MOVIES: Believer - Review [Fantasia 2018]
26 Jul 2018
BH Movies ReviewsThe Fantasia International Film Festival has often played host to some of the best action films from across the globe, and this year's annual event is no exception. Among the cream of the crop is Believer, director Lee Hae-young's ultra-stylized remake of the 2012 Johnnie To film Drug War. Exchanging gritty environments for often lavish setpieces and boasting a restructured final act, this tale of a narcotics detective and his obsession with an enigmatic drug lord is violent, disturbing and immensely captivating.
After the brutal death of an underage informant, Detective Jo Won-Ho (Cho Jin-woong) is nearly pushed over the edge in his dogged pursuit of the anonymous crime boss known only as "Mr. Lee." But the young girl's death is only the beginning, and soon more and more of Lee's associates are taken out in particularly gruesome fashion. A warehouse explosion meant to obscure evidence leaves one employee alive: Rak (Ryu Jun-yeol), whose meteoric rise through the ranks of Lee's organization positions him as the perfect candidate for an undercover operation to expose the man at the top of the food chain.

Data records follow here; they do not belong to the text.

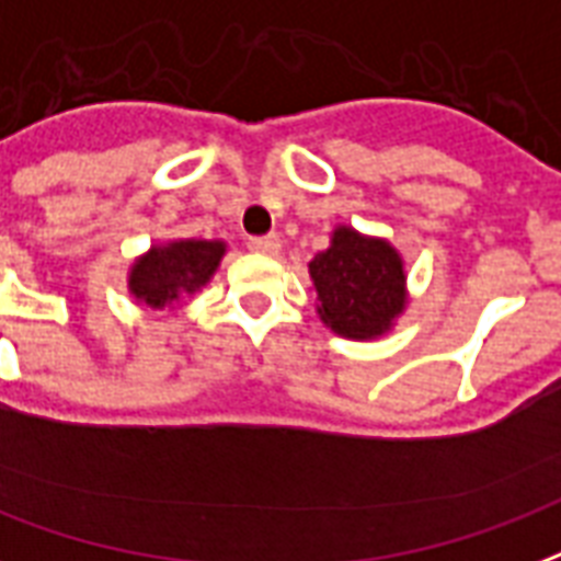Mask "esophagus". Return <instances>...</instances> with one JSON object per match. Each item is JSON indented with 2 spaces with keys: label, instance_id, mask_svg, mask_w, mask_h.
I'll return each mask as SVG.
<instances>
[{
  "label": "esophagus",
  "instance_id": "1",
  "mask_svg": "<svg viewBox=\"0 0 561 561\" xmlns=\"http://www.w3.org/2000/svg\"><path fill=\"white\" fill-rule=\"evenodd\" d=\"M249 249L259 255H276L282 249L279 234H261V238H249Z\"/></svg>",
  "mask_w": 561,
  "mask_h": 561
}]
</instances>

While Lee Hae-young packs plenty of memorable moments into his frenetic remake, Believer's best sequence is lifted almost part-and-parcel from the original version: an insanely complex double deception, where Won-Ho must pose as one of the organization's top lieutenants to broker a deal with a deranged Chinese-Korean gangster (Kim Joo-hyuk, who died tragically shortly after production), and then impersonate the drug-fueled crime boss in order to meet with Lee's actual buyer only a short time later. The mounting tension during both encounters is almost exhausting to endure, and Cho Jin-woong's performance is absolutely stellar as he shifts between these two wildly diverse personas.
Not to be outdone, Ryu Jun-yeol is equally great as the quiet and stoic Rak, with his best work coming during a handful of brilliant scenes shared with a deaf-mute pair of siblings who also happen to be the best drug manufacturers around. The profanity-laced sign language in these moments provides Believer with some much-appreciated levity amidst an otherwise grim saga that's frequently punctuated by chaotic violence, such as a lengthy shootout in a hotel suite or a vicious brawl preceded by the arrival of a severed arm clutching a cell phone, wheeled in on a room service tray.
Die-hard fans of the original film may be put off by the notably larger scope and multiple diversions from the source material, but there's no denying that Believer not only offers the requisite firearms and fisticuffs demanded by the genre, but also arrives with some major surprises and numerous top-notch performances, all packed into a consistently exciting and thrilling package.